Reshaping a wav file to 8000Hz

479 views Asked by At

I am developing an ML model, here I try to read a sample_wav.wav file and provide the data into the predict function to predict an output.

python_model.py

import librosa
import numpy as np

# Python and TensorFlow ML model
[...]

# sample_wav.wav sample rate : 44100 Hz
path_to_sample_wav='../sample-wavs/sample_wav.wav'

samples, sample_rate = librosa.load(path_to_sample_wav, sr = 44100)
print(sample_rate)
print(type(samples))
print(samples.shape)

print('resampling process:-------------- ')
samples = librosa.resample(samples, orig_sr=sample_rate, target_sr=8000)
print(samples.shape)

Actual output:

44100
<class 'numpy.ndarray'>
(52992,)
resampling process:-------------- 
(9614,)

Expected output:

  • There is a training_record_01.wav file. This file worked fine with the predict(audio) function with no issues.
    Sample rate: 16000 Hz
    samples.shape shows (8000,)
16000
<class 'numpy.ndarray'>
(16000,)
resampling process:-------------- 
(8000,)

predict function

def predict(audio):
    prob=model.predict(audio.reshape(1,8000,1))
    index=np.argmax(prob[0])
    return classes[index]

How can I reshape the sample_wav.wav file as the expected output, if it's possible? I hope to call the predict(audio) function and pass the audio data and get the output.
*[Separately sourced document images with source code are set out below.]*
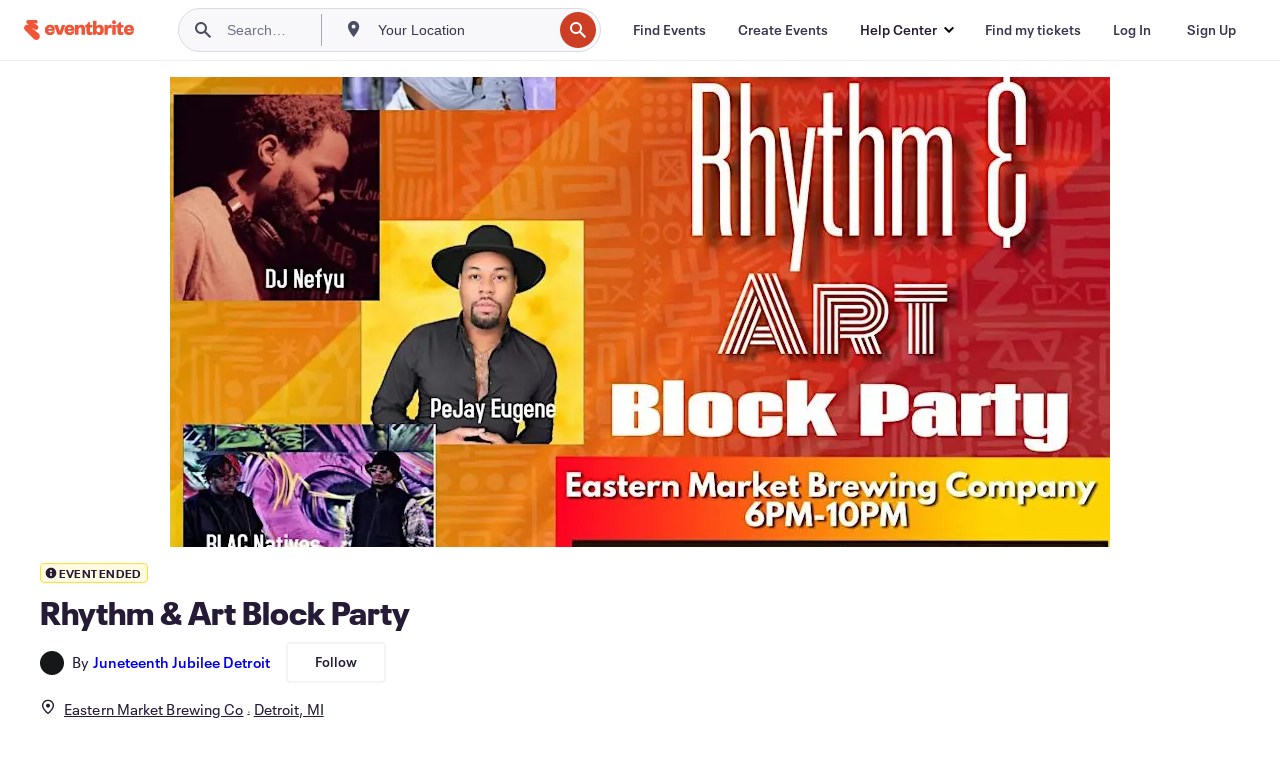

--- FILE ---
content_type: text/javascript
request_url: https://www.eventbrite.com/e/_next/static/AgwMAkYf4p-GkOnzQs7ZX/_buildManifest.js
body_size: 730
content:
self.__BUILD_MANIFEST=function(s,a,c,t,e,i,b){return{__rewrites:{afterFiles:[{has:void 0,source:"/e/destination/organizers/:id/:action",destination:"/e/destination/organizers/:id/:action/"}],beforeFiles:[],fallback:[]},"/404":[s,a,c,t,e,i,b,"static/chunks/pages/404-5223725627238a79.js"],"/_error":[s,a,c,t,e,i,b,"static/chunks/pages/_error-29ef10c58a3d1142.js"],"/[slug]":[s,a,c,t,e,"static/css/2991ef5a3eca558b.css","static/chunks/67-39889d8248f2a4cf.js",i,"static/css/e5d5a1619c2f2b30.css","static/chunks/pages/[slug]-12d6750c8ac74f73.js"],sortedPages:["/404","/_app","/_error","/[slug]"]}}("static/chunks/29107295-df43163515f334f5.js","static/chunks/3b999911-d1b09777fcae2a5f.js","static/chunks/720-62138106b4a369a2.js","static/css/738b6ff0318a552b.css","static/chunks/253-df8210fcb4a67135.js","static/chunks/518-7b055426e293ba95.js","static/css/95cb4428afc2c4b9.css"),self.__BUILD_MANIFEST_CB&&self.__BUILD_MANIFEST_CB();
Currently, I am having the following issue when using predict function:

print("Text:",predict(samples))

# issue

ValueErrorTraceback (most recent call last)
<ipython-input-198-5637a981cc7f> in <module>
----> 1 print("Text:",predict(samples))

<ipython-input-147-213bc78e946a> in predict(audio)
      1 def predict(audio):
----> 2     prob=model.predict(audio.reshape(1,8000,1))
      3     index=np.argmax(prob[0])
      4     return classes[index]

ValueError: cannot reshape array of size 9614 into shape (1,8000,1)


FYI: librosa v0.8.1

0

There are 0 answers